Over the past seven years, more than 32,000 professionals worldwide have taken part in the Accelerate State of DevOps reports, making it the largest and longest-running research of its kind. Year over year, the Accelerate State of DevOps reports provide data-driven industry insights that examine the capabilities and practices that drive software delivery as well as operational and organizational performance. That is why Google Cloud’s DevOps Research and Assessment (DORA) team is very excited to announce our 2021 Accelerate State of DevOps Report.
Our research continues to illustrate that excellence in software delivery and operational performance drives organizational performance in technology transformations. This year we also investigated the effects of SRE best practices, a secure software supply chain, quality documentation, and multicloud—all while gaining a deeper understanding of how this past year affected team’s culture and burnout.
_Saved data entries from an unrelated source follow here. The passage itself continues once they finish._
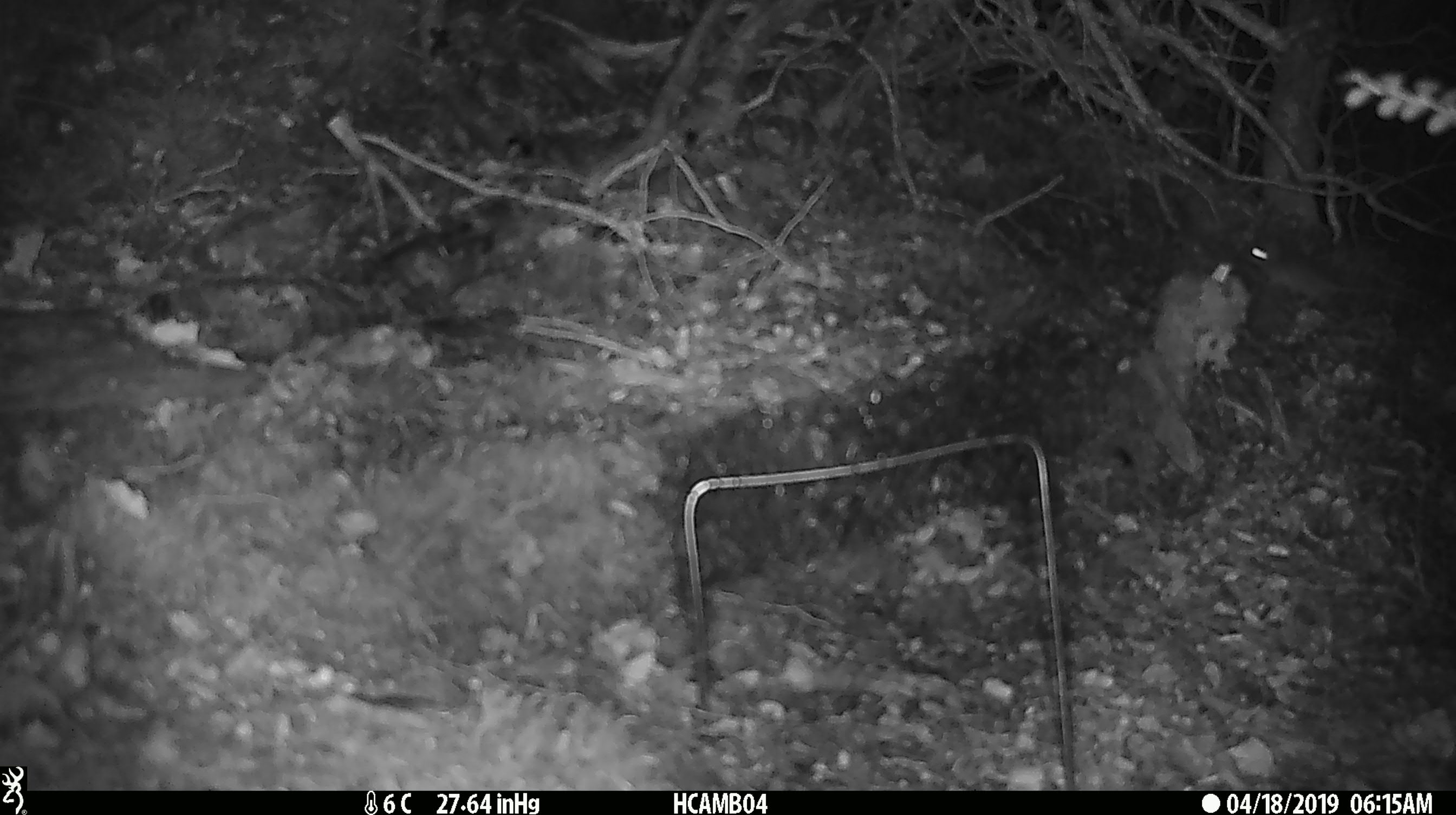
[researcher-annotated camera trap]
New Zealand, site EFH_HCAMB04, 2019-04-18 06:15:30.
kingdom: Animalia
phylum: Chordata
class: Mammalia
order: Rodentia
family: Muridae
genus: Mus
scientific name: Mus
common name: mouse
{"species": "mouse (Mus)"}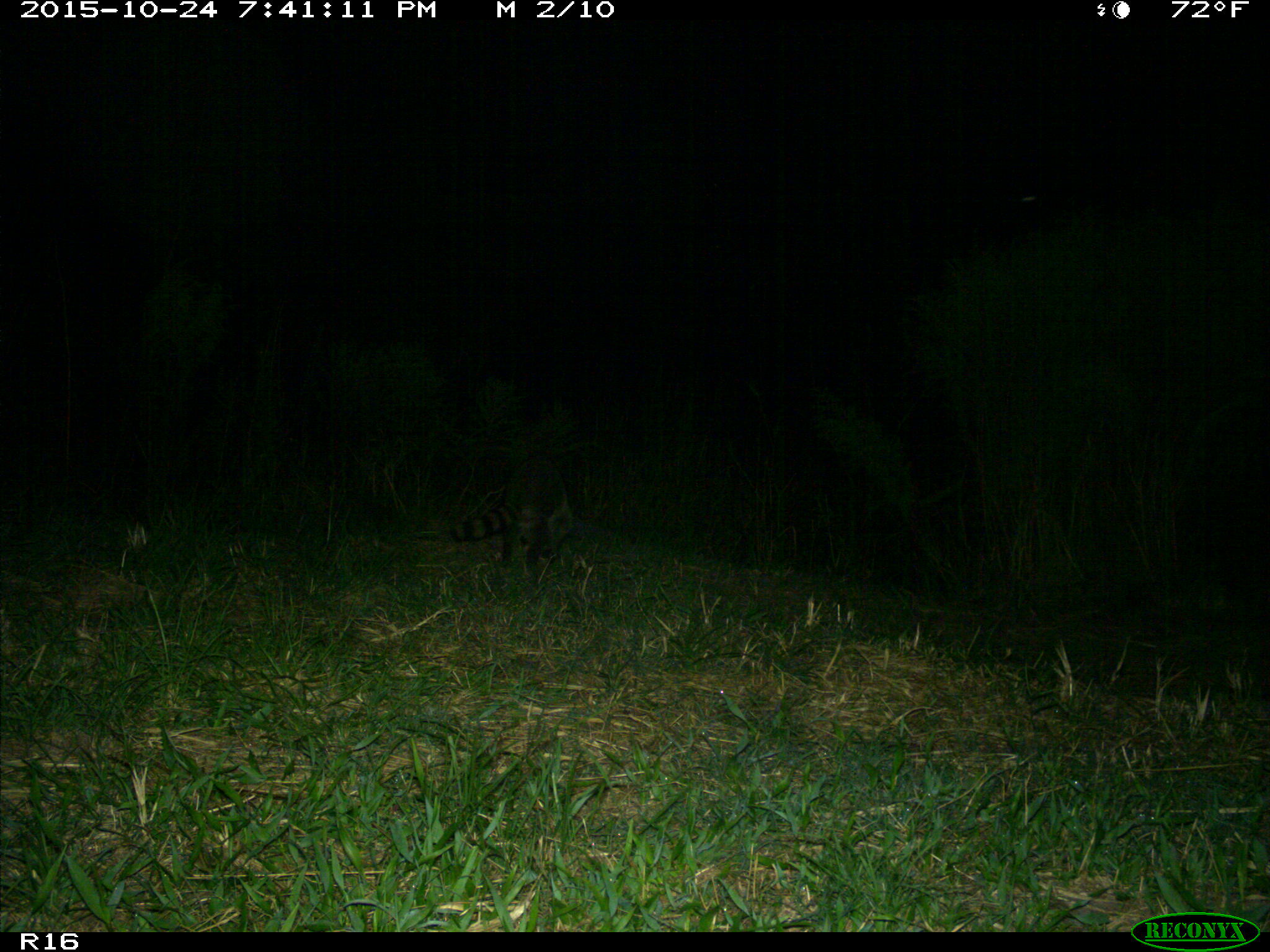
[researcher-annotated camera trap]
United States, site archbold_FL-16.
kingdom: Animalia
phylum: Chordata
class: Mammalia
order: Carnivora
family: Procyonidae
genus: Procyon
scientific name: Procyon lotor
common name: common raccoon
Procyon lotor (common raccoon).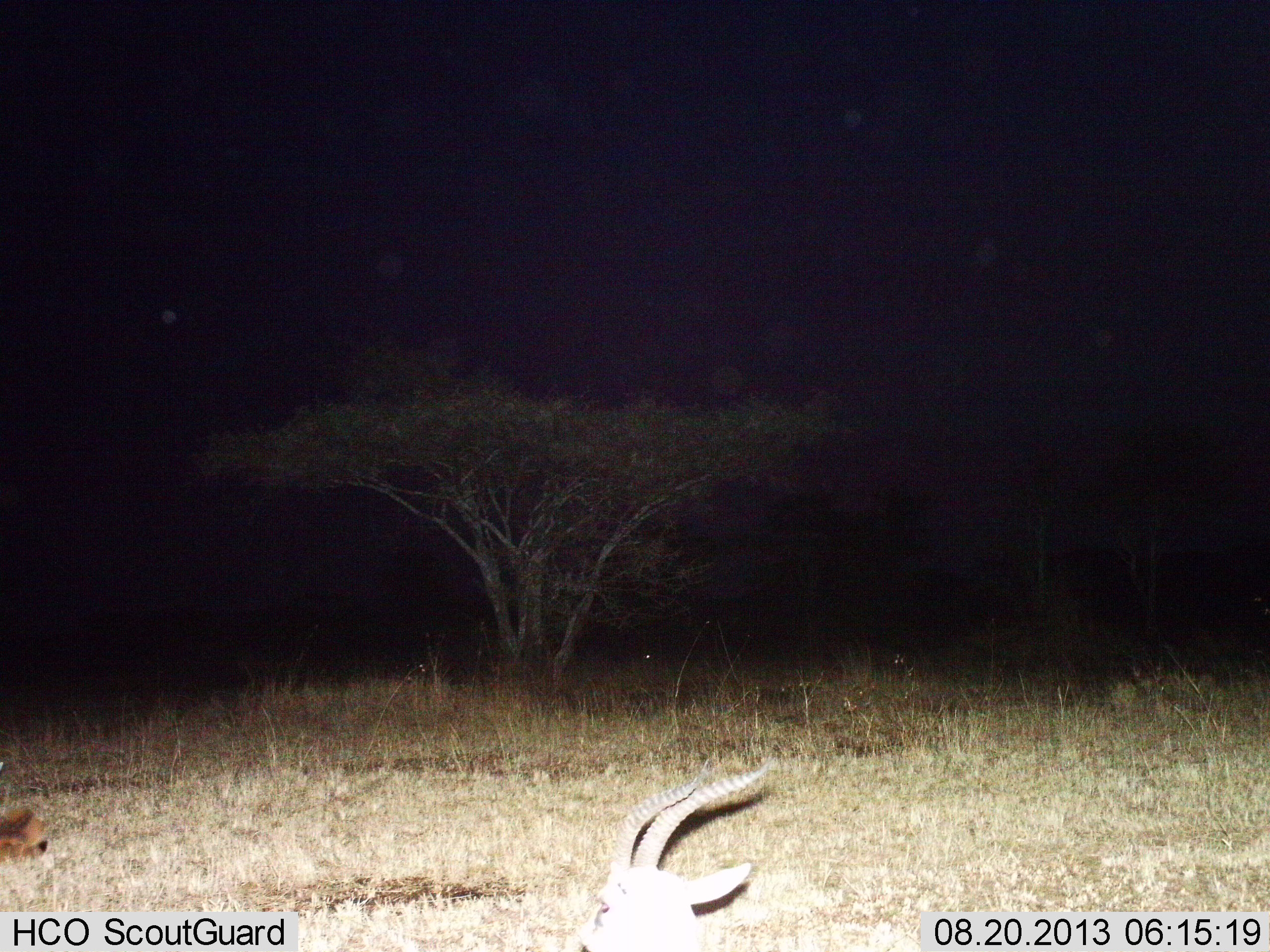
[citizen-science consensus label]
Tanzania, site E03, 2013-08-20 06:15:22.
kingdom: Animalia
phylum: Chordata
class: Mammalia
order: Artiodactyla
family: Bovidae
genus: Eudorcas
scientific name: Eudorcas thomsonii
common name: thomson's gazelle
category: gazellethomsons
Gazellethomsons (thomson's gazelle) (Eudorcas thomsonii), count 1. Behavior (volunteer vote fractions): standing 47%, resting 53%, moving 0%, interacting 0%. Young present (vote fraction): 0%. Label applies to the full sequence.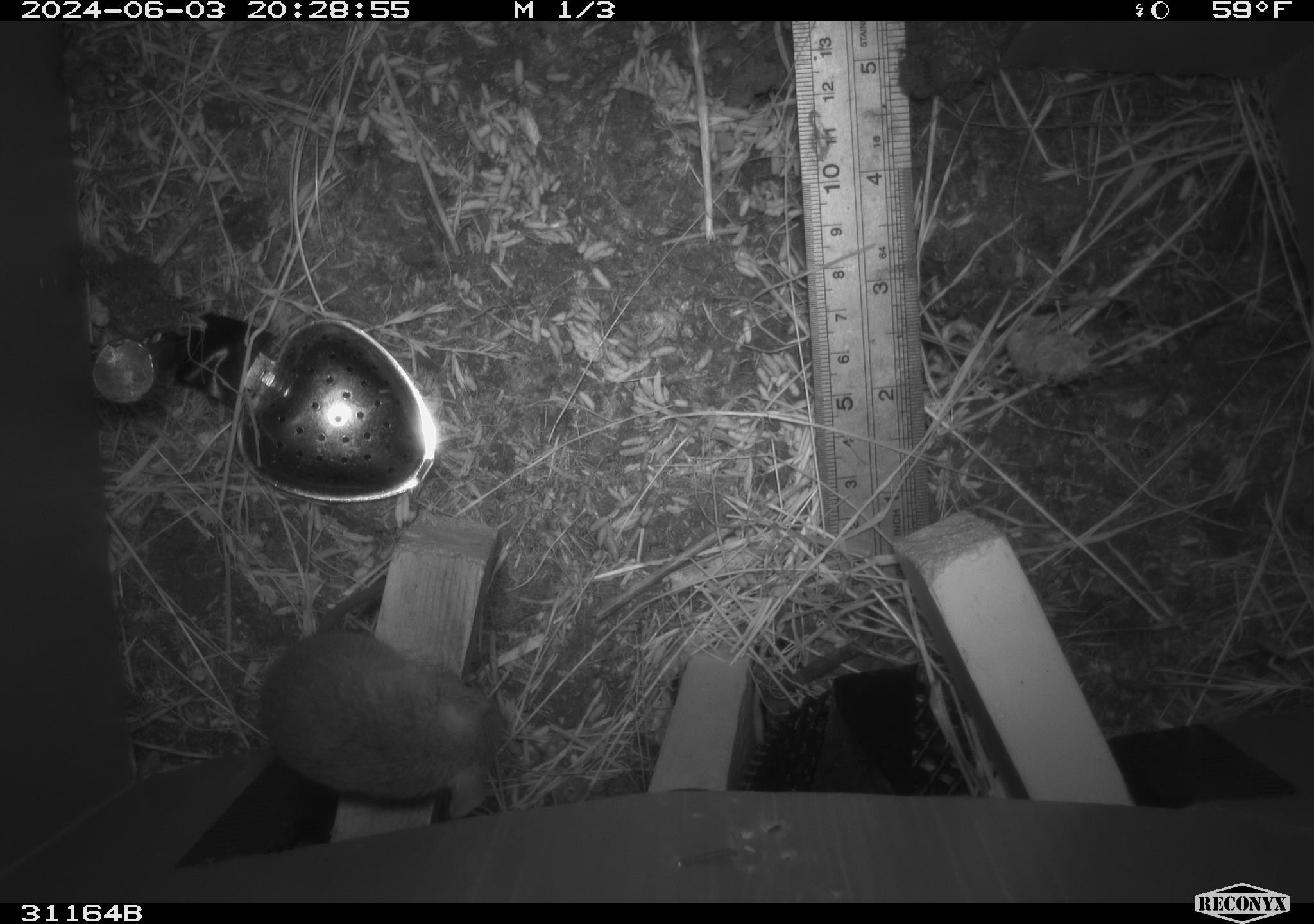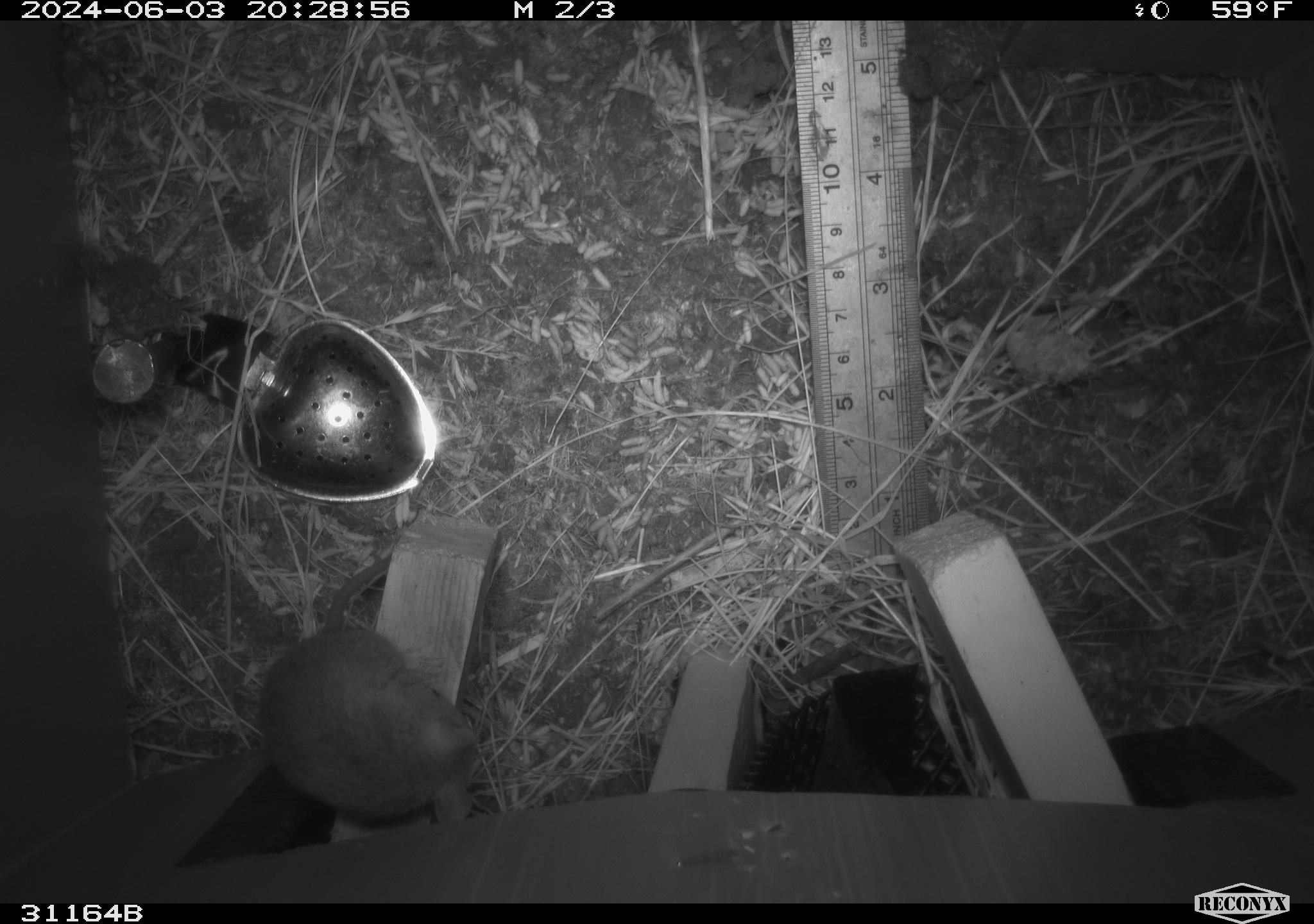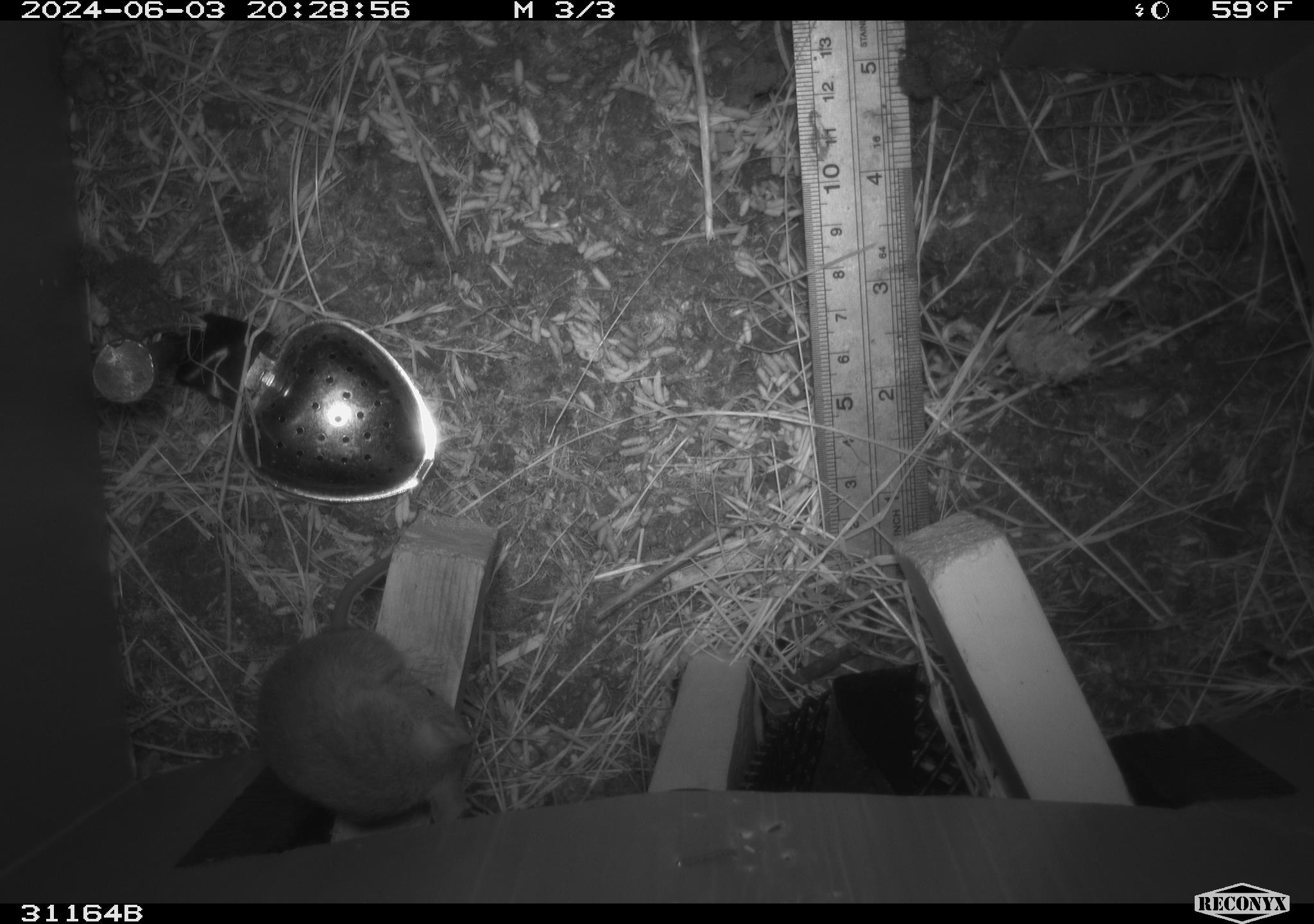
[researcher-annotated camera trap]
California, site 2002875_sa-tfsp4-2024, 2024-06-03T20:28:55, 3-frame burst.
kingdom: Animalia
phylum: Chordata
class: Mammalia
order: Rodentia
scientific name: Rodentia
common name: mouse species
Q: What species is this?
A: Mouse species (Rodentia).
Read below to find some of the new findings from this year’s report:
Based on key findings from previous Accelerate State of DevOps reports, we again used four metrics to classify teams as elite, high, medium or low performers based on their software delivery: deployment frequency, lead time for changes, mean-time-to-restore, and change fail rate. This year we saw that elite performers continue to accelerate their pace of software delivery, increasing their lead time for changes from less than one day to less than one hour. Not only that, but elite performers deploy 973x more frequently than low performers, have a 6570x faster lead time to deploy, a 3x lower change failure rate, and an impressive 6570x faster time-to-recover from incidents when failure does happen. You read that right: compared to low performers, elite performers are continually able to empirically demonstrate organizational success with DevOps.
Historically we have measured availability rather than reliability, but because availability is a specific focus of reliability engineering, we’ve expanded our measure to reliability so that availability, latency, performance, and scalability are more broadly represented. Specifically, we asked respondents to rate their ability to meet or exceed their reliability targets. We found that teams with varying degrees of delivery performance see better outcomes when they also prioritize operational performance.
In addition to measuring the impact of DevOps adoption on software delivery performance, this year’s DORA report also revealed many other new trends. Here’s a sampling.
1) A healthy team culture mitigates burnout during challenging times
Respondents who worked from home because of the pandemic experienced more burnout than those who stayed in the office (a small portion of our sample). Inclusive teams with a generative culture were half as likely to experience burnout during the COVID-19 pandemic.
2) The highest performers continue to raise the bar
For the first time, high and elite performers make up two-thirds of respondents—compared to the 2019 report where low and medium performers made up 56% of respondents. We can confidently say that as the industry continues to accelerate its adoption of DevOps principles teams see meaningful benefits as a result.
3) SRE and DevOps are complementary philosophies
Extending from its core principles, Site Reliability Engineering (SRE) provides practical techniques, including the service level indicator/service level objective (SLI/SLO) metrics framework. The SRE framework offers definitions on practices and tooling that can enhance a team’s ability to consistently keep promises to their users. Teams that prioritize both delivery and operational excellence report the highest organizational performance.